[Selected extract]
For in the end it was Churchill’s gambit. He recognized as much in his own account, published after the war in
The World Crisis
. And the War Council had signed on because they believed Churchill when he said his admirals, as the professional experts, had signed on. What they did not know was that those admirals had far more doubts than they dared to tell Churchill. His keen enthusiasm for the Gallipoli invasion, his swift and fluent reply to any objections or hesitations, had made them reluctant to say what they really thought.
32
That was why Churchill would be surprised and angered when Fisher told him later that he had opposed the plan from the beginning, and why the firestorm of criticism that fell on his head seemed such a betrayal.

[Data section]

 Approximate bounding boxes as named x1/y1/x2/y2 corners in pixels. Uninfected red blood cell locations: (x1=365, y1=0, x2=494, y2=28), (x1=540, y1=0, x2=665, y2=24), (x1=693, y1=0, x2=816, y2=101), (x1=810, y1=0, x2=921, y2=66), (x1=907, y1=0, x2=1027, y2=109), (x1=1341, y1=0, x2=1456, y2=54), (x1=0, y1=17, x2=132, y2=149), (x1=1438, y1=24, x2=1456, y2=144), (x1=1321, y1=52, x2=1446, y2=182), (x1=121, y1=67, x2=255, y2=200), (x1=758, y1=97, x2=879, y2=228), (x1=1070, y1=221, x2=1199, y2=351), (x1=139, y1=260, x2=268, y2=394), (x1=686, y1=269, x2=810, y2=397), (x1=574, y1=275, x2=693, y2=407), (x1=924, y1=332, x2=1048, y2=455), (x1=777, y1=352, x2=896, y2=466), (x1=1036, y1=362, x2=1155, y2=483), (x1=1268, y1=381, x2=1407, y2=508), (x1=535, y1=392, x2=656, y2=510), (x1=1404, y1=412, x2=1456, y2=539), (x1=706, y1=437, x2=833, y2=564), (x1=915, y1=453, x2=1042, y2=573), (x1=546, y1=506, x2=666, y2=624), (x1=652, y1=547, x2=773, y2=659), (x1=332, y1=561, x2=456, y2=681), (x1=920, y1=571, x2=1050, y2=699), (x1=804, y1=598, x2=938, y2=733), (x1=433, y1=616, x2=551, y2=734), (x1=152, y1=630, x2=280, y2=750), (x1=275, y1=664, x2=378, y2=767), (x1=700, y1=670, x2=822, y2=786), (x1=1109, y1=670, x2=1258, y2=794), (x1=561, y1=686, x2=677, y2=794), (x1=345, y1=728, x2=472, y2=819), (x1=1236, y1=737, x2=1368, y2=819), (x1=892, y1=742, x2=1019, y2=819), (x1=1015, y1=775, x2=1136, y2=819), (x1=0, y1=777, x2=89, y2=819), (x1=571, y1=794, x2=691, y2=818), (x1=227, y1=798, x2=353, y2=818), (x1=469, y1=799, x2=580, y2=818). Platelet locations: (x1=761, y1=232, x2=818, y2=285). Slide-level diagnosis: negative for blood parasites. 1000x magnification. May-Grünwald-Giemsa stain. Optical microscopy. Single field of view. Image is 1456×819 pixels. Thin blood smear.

[Directives]
**1.** Please write out the passage on Churchill and Gallipoli from "For in the end" up to and including "they really thought.".
**2.** In one to three sentences, explain why the admirals in the passage on Churchill and Gallipoli held back their real views from him.
**3.** Continue the passage on Churchill and Gallipoli from its last sentence.

[Results for each task]
**1.**
For in the end it was Churchill’s gambit. He recognized as much in his own account, published after the war in
The World Crisis
. And the War Council had signed on because they believed Churchill when he said his admirals, as the professional experts, had signed on. What they did not know was that those admirals had far more doubts than they dared to tell Churchill. His keen enthusiasm for the Gallipoli invasion, his swift and fluent reply to any objections or hesitations, had made them reluctant to say what they really thought.

**2.** Churchill's keen enthusiasm for the Gallipoli invasion, along with his swift and fluent replies to any objections or hesitations, made the admirals reluctant to say what they really thought. As a result, they kept far more doubts to themselves than they dared to tell him.

**3.**
This scene would be repeated again and again in Churchill’s life, notably in the Second World War and on India. It revealed his crucial weakness as a leader. Churchill always interpreted a lack of objections, whether by admirals or by cabinet members or by the British public, as the equivalent of wholehearted support. He read dissenters’ inability to state a contrary conviction as a lack of conviction itself. As he grew older and more self-assured, and as his decisions carried even more weight, Churchill’s passion and eloquence in fact became handicaps. They made him deaf and blind to those who were never quite as sure, never quite as optimistic or as staunchly committed on anything, as he was on virtually everything.

The truth was the admirals, including Carden, did not believe the plan would work. They feared what finally did happen: that the Turks and their canny German advisers would grasp the British plan and use all their resources to turn the narrow strait into a death trap. And in retrospect, it did seem a madcap scheme.

Except for the fact that it almost worked.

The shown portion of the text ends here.